Document passage Start Marker

Book Review This is Our Home: Slavery and Struggle on Southern Plantations

This is Our Home: Slavery and Struggle on Southern Plantations. By Whitney Nell Stewart. Chapel Hill: University of North Carolina Press, 2023. Softcover, 296 pp. $29.95.

Reviewed by Tim Talbott

The sources that historians traditionally use to tell the story of slavery in the United States vary greatly and have strengths and weaknesses. Governmental records, plantation records, period newspapers, and narratives of those who escaped slavery to tell of it horrors, all offer valuable information, but have limitations, too. Also of importance are the interviews conducted during the elderly years of individuals who lived enslaved as young people. These interviews can provide supplemental insights into many of the characteristics of slavery that other sources only touch upon. The interviews also offer modern students a better understanding about how those who endured slavery remembered it. Like other sources, interviews have their own issues as well. However, in order to tell a fuller story about those who are not normally represented in the traditional archives, scholars are increasingly turning to material culture, archaeology, and the examination of historic landscapes to inform us about certain aspects of slavery.

Document passage End Marker
Data section Start Marker

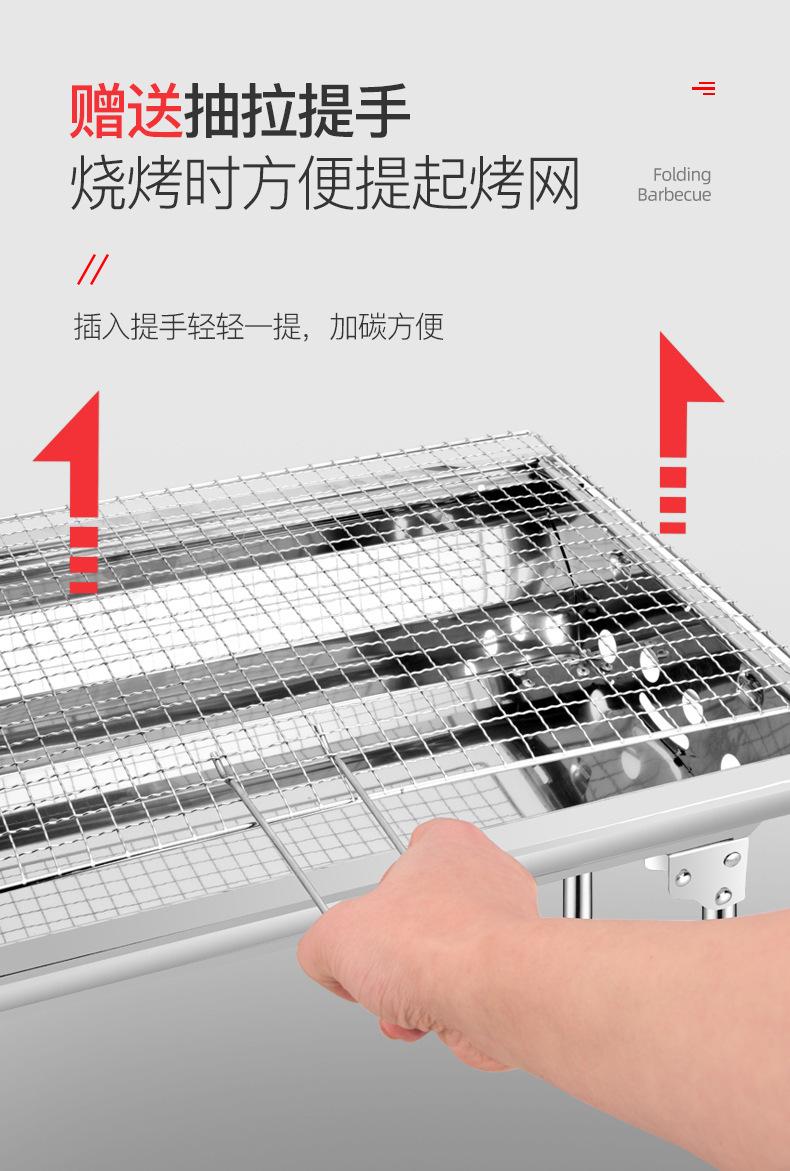 赠送抽拉提手
烧烤时方便提起烤网

Folding
Barbecue

//

插入提手轻轻一提，加碳方便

Data section End Marker

Task instructions ▸
**1.** Do these statements agree with the book review? Answer yes or no for each, quoting the words from the review that decide it.
(a) The book under review is a softcover of 296 pages.
(b) The reviewer says interviews with formerly enslaved people have no issues of their own.
(c) The book was published by the University of Virginia Press.
**2.** Can you write out the part of the book review starting with "This is Our Home: Slavery and Struggle on Southern Plantations." and going on through "296 pp. $29.95.", word for word?

Solutions by task ▸
**1.**
(a) Yes: "Softcover, 296 pp."
(b) No: "Like other sources, interviews have their own issues as well."
(c) No: "Chapel Hill: University of North Carolina Press, 2023."

**2.**
This is Our Home: Slavery and Struggle on Southern Plantations. By Whitney Nell Stewart. Chapel Hill: University of North Carolina Press, 2023. Softcover, 296 pp. $29.95.